Пробудился Василий в приподнятом настроении. Давно начавшийся день солнечно и широко распахнулся перед ним: добро пожаловать!

Жены уже не было — ушла на утренний спектакль. Василий, перехватив кое-что всухомятку, взял под мышку пустой рюкзак, четвертной из отложенных на поездку восьмидесяти рублей и побежал в магазин.

На улице щедрый разлив света, мальчишки гоняют на самокатах, к углу соседнего дома подкатили желтую цистерну с пивом: толстая баба в белой куртке плотно уселась перед краном, а любители пока не набежали, пей — не хочу. И через назойливое гудение автомобильных моторов, через шум близкой отсюда фабрики, через резкие звуки шаркающей по асфальту дворницкой метлы услышал Василий, как с высокого неба падает вниз негромкое затяжное курлыканье: журавлиный клин медленно уходил на юго-восток. Василий, задрав голову, смотрел на журавлей, прохожие, останавливаясь, тоже смотрели, да и как не посмотришь: улетают, а сам ты не улетишь; улетают — зима, значит; и мог бы чего-то не припомнить, позабыть, не задуматься лишний раз над чем-то, но — летят журавли! Еще, выходит, одну теплую пору провожаем, старше стали, и нет возврата назад, легких путей нет, сказочного царства нет — есть вот это, что вокруг или в самом тебе, есть сегодняшнее и будет завтрашнее, живи, как совесть велит!..

Так необременительно для себя размышлял Василий у желтой цистерны с пивом; пиво в кружке тоже было золотисто-желтым, и деревья стояли желтые, пообносившиеся, а журавлиный строй растаял в бесцветной вышине.

— Смотрите в оба: он будет в кепке козырьком назад! — отдавая пустую кружку, строго сказал Василий толстой продавщице, наслаждаясь ее растерянностью: рот распахнула — воробей влетит!

— Идивот! — опомнившись, тонко крикнула ему в спину продавщица; от этого стало еще веселее.

Однако веселье, рожденное, наверно, приятными, трогательными сновидениями из детства, внезапной свободой, отрешившей его от привычного круга забот, от театра, — веселье это как-то сразу потускнело, сошло на нет у магазинных прилавков, где ему взвешивали колбасу, кидали в рюкзак банки консервов «Сельдь в желе», «Треска, жаренная в масле», насыпали полтора килограмма разных конфет, дополнили все двумя бутылками «Охотничьей».
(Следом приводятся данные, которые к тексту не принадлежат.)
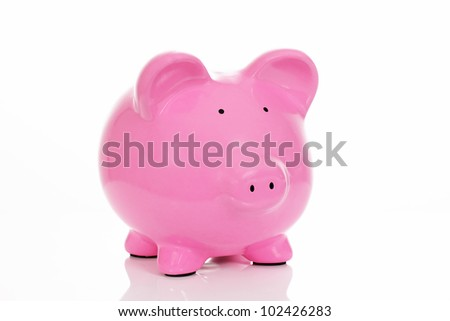 Pink piggy bank, isolated on white in studio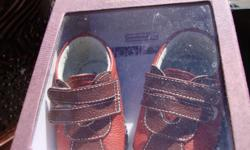 Cute Original Pediped pair of shoes. Never worn. Details at 30-40$ new + tax. Size is x-small (0-6 months) $20 or B.O.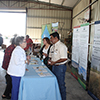USDA-Farm Service Agency and NRCS staff visit with workshop attendees at their booths.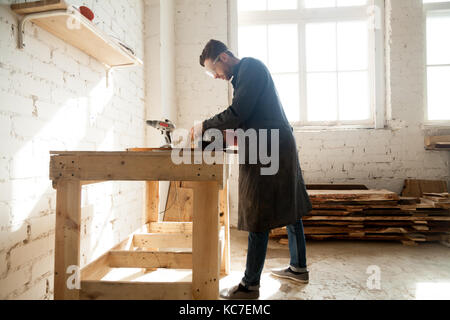 Joiner using electric tools while working in carpentry. Millennial worker getting on-the-job trailing in woodworking - Stock Photo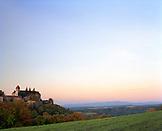 AUSTRIA, Bernstein, Burg Bernstein Castle at sunrise with the full moon setting, Burgenland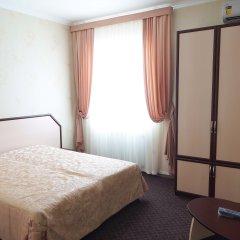 Гостиница Мини-отель OSKAR в Симферополе - забронировать гостиницу Мини-отель OSKAR, цены и фото номеров Симферополь комната для гостей фото 2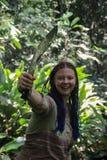 junger weißer Mädchenreisender mit dem blauen Zopfhaar im Dschungel, der eine Machete hält lizenzfreie stockbilder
Как бы прозревая, он вдруг спохватился: отчего я счастливый? Еду домой, на родину, где не был ой-е-ей сколько, уже забывать стал, что там и как, — этому душа радуется? Но как он едет? По просьбе, по вызову, не на гулянку, не на отдых, не сливки пить… Там больной отец его, над которым сейчас вместо крыши ненадежное осеннее небо, — отец, о котором он помнит всегда, конечно, и любит его, жалеет сыновней жалостью, но привык себя успокаивать тем, что подле отца находится Константин… Он, по существу, взвалил все на Константина: тащи, старшой! А Константин пишет — и тоска у него, и обида, и, если вдуматься, непонятно ему: что же это Васька — не нужны мы ему? Да и не в помощи, рассудить, дело — во внимании, внимание дорого…
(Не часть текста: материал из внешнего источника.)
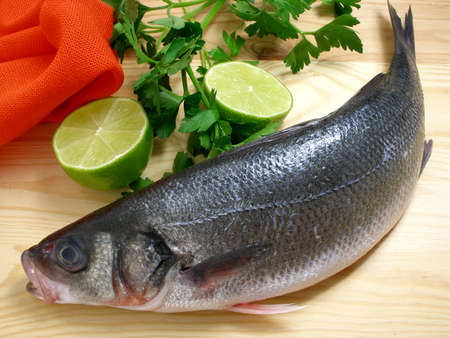 Sea bass on the cutting board with lime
Вышел Василий из магазина, закинув отяжелевший рюкзак за спину, — и все прежнее на улице словно бы потускнело для него. Часом раньше польстило бы, что две девчонки, подрастающие невесты, идя следом, взволнованно шепчут: «Смотри, Тюкин… Тюкин! Помнишь, царя в «Декабристах» играл!..» А сейчас он только ускорил шаг, ссутулился, стараясь скорей уйти от этого шепота; просвеченные желтизной редкие листья на деревьях щемяще напомнили ему давнишнюю осень, когда он юнцом уходил из деревни в город. Отец, простившись с ним в избе, догнал у околицы, озираясь, не видит ли мачеха, воровато сунул ему в карман тряпицу — оказалось в ней сорок рублей еще теми, старыми, деньгами. Отец уже тогда был в морщинах, со слезящимися глазами, в груди у него хрипело и булькало. «Вася, — попросил он, — мимо погоста пойдешь, матери поклонись…» Заросла жесткой многолетней травой мамкина могила…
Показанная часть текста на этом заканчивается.